Provided text:
+++++

So unless you’re using poor quality cookware or suffer from nickel sensitivity, you have nothing to worry about. If you are concerned about nickel leaching, you’d be better off switching to higher quality stainless steel grades such as 304 and 316, or nickel-free 430 SS if you’re allergic.
As for chromium, it’s also an essential element for good health but a recommended daily dose has not been established yet.
However, scientists did set a minimum amount of chromium that’s considered adequate, ranging between 20 and 35 micrograms. The normal intake in adults averages between 150 to 250 micrograms.
How can You Make Stainless Steel Cookware Safer?
When it comes to minimizing the risks of cooking in stainless steel cookware, you may be thinking that there’s not much to be done. However, this is far from the truth because the amount of nickel and chromium leaching depends on the stainless steel grade you’re using, how you use it, and for how long.
With those 3 points in mind, heres what you can do to reduce the risks:
- Go for high-quality stainless steel grades such as 304 SS and 316 SS. They offer higher resistance to rust and corrosion, which equals to less leaching.
- Avoid exposing stainless steel cookware to acidic foods. Such foods are characterized by having a low PH level below 7. Some examples of acidic food include citrus, vinegar, tomato, soy sauce, and wine.
- Never store food in stainless steel cookware. Mildly acidic foods will eventually react with the cookware if they remain in contact for enough time. So try to remove already cooked food from your stainless steel tools as soon as possible.
- Don’t overheat stainless steel pots or pans even when you know that stainless steel is more heat-resistant than other materials of cookware. Make no mistake, you can still overheat it to the point of causing damage, and in turn, releasing toxins.
- Use wood or silicone utensils to avoid scratching your stainless steel cookware. Similarly, clean your stainless steel pots and pans with soft sponges and non-abrasive cleaners to maintain the surface in top condition.

+++++

Data supplied:
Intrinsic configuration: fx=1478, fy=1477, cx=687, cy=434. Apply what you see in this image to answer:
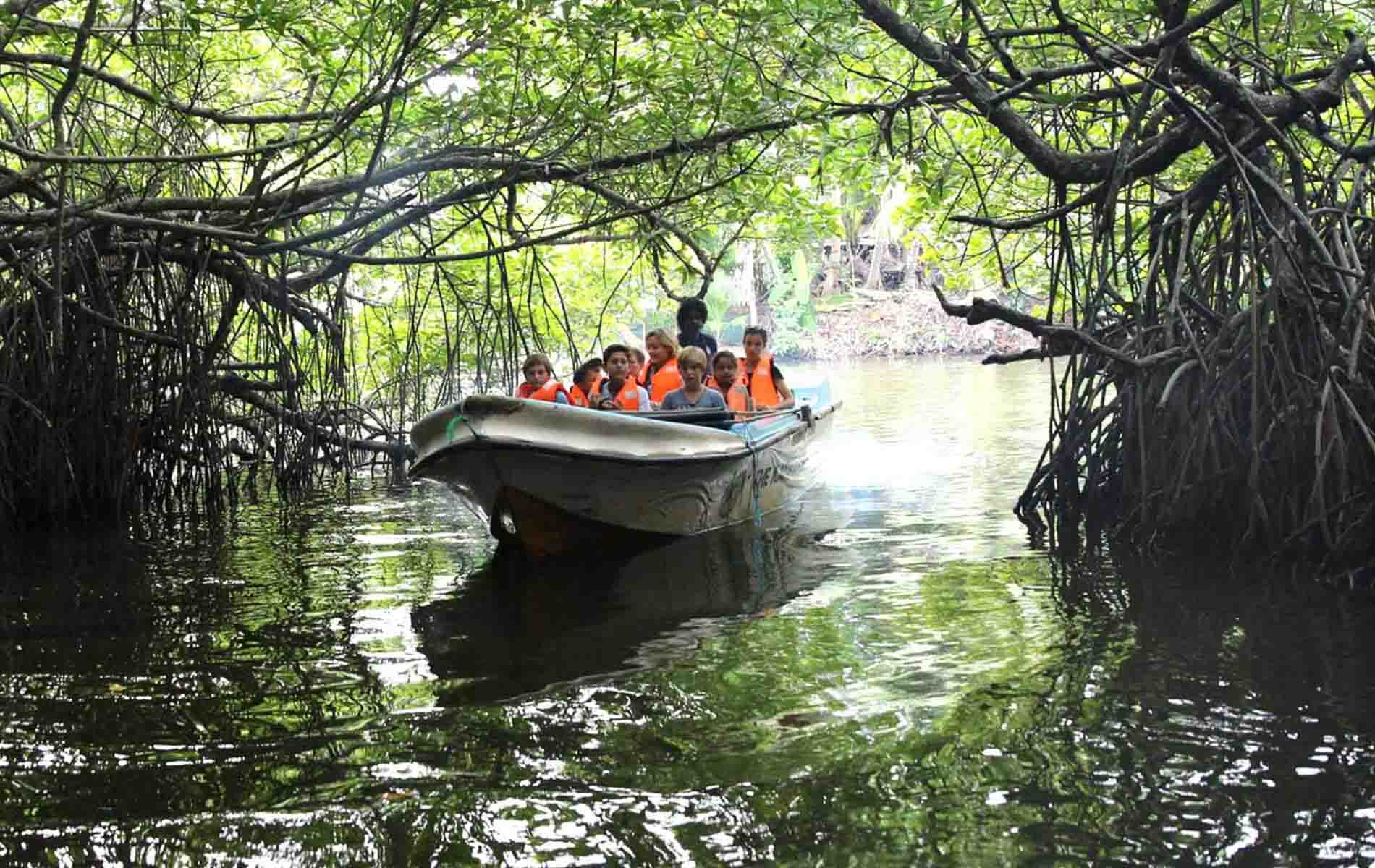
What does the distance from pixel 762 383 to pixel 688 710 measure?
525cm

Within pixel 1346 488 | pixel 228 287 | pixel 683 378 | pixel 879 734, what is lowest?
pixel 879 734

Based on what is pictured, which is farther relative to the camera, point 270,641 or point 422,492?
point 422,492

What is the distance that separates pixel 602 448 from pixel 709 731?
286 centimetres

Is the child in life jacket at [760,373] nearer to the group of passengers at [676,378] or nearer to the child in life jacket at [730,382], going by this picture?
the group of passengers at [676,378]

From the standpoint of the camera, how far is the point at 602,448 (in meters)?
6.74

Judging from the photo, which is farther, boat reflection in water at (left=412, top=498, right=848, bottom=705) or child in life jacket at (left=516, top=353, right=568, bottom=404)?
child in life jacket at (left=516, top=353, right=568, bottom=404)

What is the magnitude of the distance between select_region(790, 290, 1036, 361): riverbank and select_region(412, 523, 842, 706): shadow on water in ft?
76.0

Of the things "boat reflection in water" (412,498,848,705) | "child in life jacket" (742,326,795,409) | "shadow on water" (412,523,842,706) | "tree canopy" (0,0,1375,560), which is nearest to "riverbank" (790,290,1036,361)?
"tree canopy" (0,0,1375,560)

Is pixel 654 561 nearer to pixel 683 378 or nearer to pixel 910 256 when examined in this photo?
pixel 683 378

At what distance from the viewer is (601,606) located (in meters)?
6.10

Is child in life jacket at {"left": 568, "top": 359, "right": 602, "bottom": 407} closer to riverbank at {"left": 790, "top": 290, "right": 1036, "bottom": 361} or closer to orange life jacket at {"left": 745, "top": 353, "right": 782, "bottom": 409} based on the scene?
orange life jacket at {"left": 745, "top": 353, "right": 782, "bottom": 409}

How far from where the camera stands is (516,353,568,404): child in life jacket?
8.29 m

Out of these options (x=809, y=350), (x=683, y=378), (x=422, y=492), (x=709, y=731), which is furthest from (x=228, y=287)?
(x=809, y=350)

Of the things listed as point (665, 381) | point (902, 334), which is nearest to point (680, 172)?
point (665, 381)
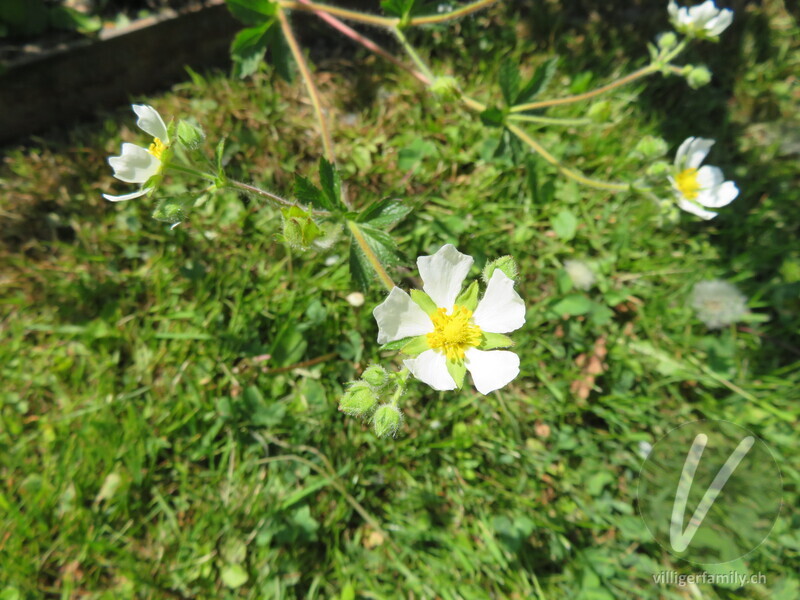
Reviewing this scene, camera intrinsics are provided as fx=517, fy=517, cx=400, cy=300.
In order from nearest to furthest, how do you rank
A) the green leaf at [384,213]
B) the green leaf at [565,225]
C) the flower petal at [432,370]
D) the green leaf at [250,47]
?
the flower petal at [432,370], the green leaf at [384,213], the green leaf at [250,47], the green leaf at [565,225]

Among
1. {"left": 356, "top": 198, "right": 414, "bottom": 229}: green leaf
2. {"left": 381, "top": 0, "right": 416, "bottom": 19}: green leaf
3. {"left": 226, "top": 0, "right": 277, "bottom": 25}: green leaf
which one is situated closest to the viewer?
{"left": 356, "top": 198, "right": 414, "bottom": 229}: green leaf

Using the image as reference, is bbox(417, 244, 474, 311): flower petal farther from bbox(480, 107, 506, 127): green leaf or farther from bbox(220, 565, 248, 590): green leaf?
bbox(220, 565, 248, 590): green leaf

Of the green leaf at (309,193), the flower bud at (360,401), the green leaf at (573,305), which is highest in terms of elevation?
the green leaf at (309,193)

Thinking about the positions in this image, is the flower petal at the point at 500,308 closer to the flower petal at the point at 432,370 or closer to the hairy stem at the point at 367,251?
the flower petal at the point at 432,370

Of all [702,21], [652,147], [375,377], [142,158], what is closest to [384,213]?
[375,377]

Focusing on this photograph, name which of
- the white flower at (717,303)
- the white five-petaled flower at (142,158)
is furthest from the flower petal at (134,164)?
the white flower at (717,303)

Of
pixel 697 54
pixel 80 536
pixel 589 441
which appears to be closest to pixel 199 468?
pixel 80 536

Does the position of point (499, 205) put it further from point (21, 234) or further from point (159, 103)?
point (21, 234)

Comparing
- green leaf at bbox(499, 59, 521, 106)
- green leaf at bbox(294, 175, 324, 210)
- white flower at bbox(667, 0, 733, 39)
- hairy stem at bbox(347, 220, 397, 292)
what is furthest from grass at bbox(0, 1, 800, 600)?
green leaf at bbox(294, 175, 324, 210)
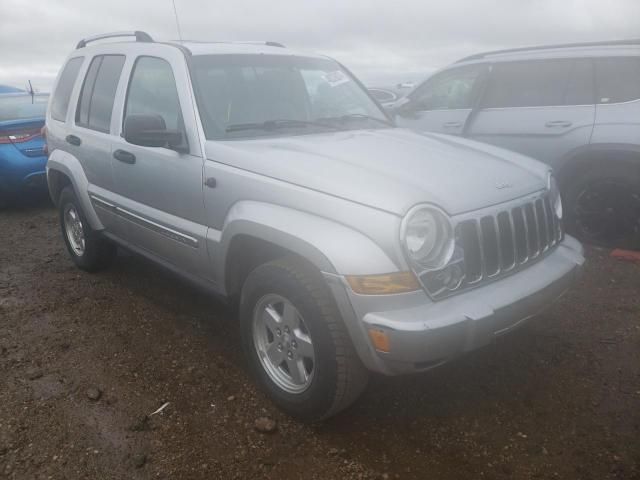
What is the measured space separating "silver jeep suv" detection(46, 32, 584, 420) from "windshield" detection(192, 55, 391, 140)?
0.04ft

+++++

What to do:
A: Duplicate the part of the stainless steel cookware text starting with "So unless you’re" and going on through "been established yet.".
B: In the stainless steel cookware text, which stainless steel grade is described as nickel-free?

Solutions for each task:
A:
So unless you’re using poor quality cookware or suffer from nickel sensitivity, you have nothing to worry about. If you are concerned about nickel leaching, you’d be better off switching to higher quality stainless steel grades such as 304 and 316, or nickel-free 430 SS if you’re allergic.
As for chromium, it’s also an essential element for good health but a recommended daily dose has not been established yet.

B: 430 stainless steel.